Researchers have set out the near-term impact on North Sea players from the windfall tax, while EnQuest reportedly is looking elsewhere to invest.
A report from The Telegraph, citing City sources, said EnQuest had found the Malaysian government supportive and is open to locations “instead” of the North Sea.
However, in a statement to Energy Voice, EnQuest said it has no plans to change its investment strategy in the UK, which has totalled around £4bn over the last 12 years and “our plans are continuing unchanged”.
The Telegraph cites city sources, stating EnQuest has raised concerns directly with the UK Government, and quotes them as saying the levy in its current form creates “uncertainty about the investment climate for North Sea oil and gas for years to come”.
They added: “Longer term, the proposed tax reliefs for investment don’t extend to the renewable energy system we want to drive forward in the UK and invest in very substantially. When making plans for the next decade and beyond, we need certainty.”

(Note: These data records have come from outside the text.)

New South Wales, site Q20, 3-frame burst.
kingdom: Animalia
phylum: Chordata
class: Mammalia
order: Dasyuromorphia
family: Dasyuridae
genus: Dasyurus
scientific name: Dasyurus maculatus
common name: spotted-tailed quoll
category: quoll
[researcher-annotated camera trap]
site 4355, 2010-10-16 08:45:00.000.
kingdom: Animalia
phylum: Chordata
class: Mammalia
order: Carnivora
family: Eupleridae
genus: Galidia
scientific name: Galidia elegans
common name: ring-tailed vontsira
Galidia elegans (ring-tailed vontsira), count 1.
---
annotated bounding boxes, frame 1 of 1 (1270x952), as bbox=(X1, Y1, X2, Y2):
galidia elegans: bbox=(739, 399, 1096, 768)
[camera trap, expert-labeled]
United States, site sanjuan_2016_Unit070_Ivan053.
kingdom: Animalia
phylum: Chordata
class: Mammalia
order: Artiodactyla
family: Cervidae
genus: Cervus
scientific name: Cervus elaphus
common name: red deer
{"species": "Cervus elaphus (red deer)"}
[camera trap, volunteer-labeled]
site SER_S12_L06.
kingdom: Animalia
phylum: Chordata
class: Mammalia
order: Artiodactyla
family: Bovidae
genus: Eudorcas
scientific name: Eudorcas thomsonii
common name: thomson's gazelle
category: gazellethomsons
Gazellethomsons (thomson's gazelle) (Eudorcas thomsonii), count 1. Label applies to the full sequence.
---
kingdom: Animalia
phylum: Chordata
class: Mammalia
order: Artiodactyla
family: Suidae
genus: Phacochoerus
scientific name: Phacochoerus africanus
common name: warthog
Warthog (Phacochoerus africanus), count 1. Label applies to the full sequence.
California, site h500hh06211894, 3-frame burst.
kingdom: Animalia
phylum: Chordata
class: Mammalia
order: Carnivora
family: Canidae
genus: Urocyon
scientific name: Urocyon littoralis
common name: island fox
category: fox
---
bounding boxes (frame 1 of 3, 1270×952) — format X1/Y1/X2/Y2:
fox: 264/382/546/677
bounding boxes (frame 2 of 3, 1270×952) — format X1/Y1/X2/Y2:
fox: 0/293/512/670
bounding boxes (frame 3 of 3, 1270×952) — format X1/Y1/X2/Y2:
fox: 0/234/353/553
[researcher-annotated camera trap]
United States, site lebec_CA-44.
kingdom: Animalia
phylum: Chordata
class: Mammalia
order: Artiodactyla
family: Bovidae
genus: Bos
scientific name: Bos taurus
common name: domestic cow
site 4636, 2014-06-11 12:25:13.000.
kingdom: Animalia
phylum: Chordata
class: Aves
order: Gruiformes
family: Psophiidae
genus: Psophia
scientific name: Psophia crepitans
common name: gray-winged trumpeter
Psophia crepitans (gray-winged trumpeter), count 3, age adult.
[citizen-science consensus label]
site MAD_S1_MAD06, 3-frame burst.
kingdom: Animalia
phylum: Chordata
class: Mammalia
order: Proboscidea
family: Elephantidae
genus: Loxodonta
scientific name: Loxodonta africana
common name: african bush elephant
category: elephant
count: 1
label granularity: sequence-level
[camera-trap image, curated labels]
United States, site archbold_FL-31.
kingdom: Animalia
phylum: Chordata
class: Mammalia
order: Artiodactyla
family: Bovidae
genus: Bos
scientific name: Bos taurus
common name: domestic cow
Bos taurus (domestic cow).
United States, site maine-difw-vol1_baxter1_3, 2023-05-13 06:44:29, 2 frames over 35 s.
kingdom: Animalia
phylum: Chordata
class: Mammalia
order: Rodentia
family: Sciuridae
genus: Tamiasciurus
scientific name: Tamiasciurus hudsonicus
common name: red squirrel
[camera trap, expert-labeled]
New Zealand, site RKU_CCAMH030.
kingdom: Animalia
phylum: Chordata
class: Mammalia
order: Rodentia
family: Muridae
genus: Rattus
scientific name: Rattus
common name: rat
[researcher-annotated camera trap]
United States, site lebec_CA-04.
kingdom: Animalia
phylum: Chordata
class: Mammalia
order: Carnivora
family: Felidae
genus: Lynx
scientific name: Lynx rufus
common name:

Shares in EnQuest, Serica and Harbour Energy all dropped last week as analysts at Jefferies released research showing the impact of the £5bn levy on each firm.
The company is to calculate the Chancellor’s new measures before making a decision.
Researchers have pointed at the hefty investment allowance, which combined with other measures, equates to over 90% relief on spending.
Firms like Shell and EnQuest have highlighted that this does not extend to renewables.
Net the allowance, the new levy could add $107m to the Harbour Energy tax bill this year and $268m next year, according to Jefferies.
EnQuest is expected to pay $14m this year and $73m in 2023, while Serica faces an extra bill of $64m this year and $99m next.
In a statement on Friday, energy giant Shell said: “In its current form the levy creates uncertainty about the investment climate for North Sea oil and gas for the coming years.
“And, longer term, the proposed tax reliefs for investment don’t extend to the renewable energy system we want to drive forward in the UK and invest in very substantially.”
Shell and BP have respectively announced up to £25bn and £18bn of investment in the UK energy system over the next decade, however the majority of this is in renewables and low-carbon energies.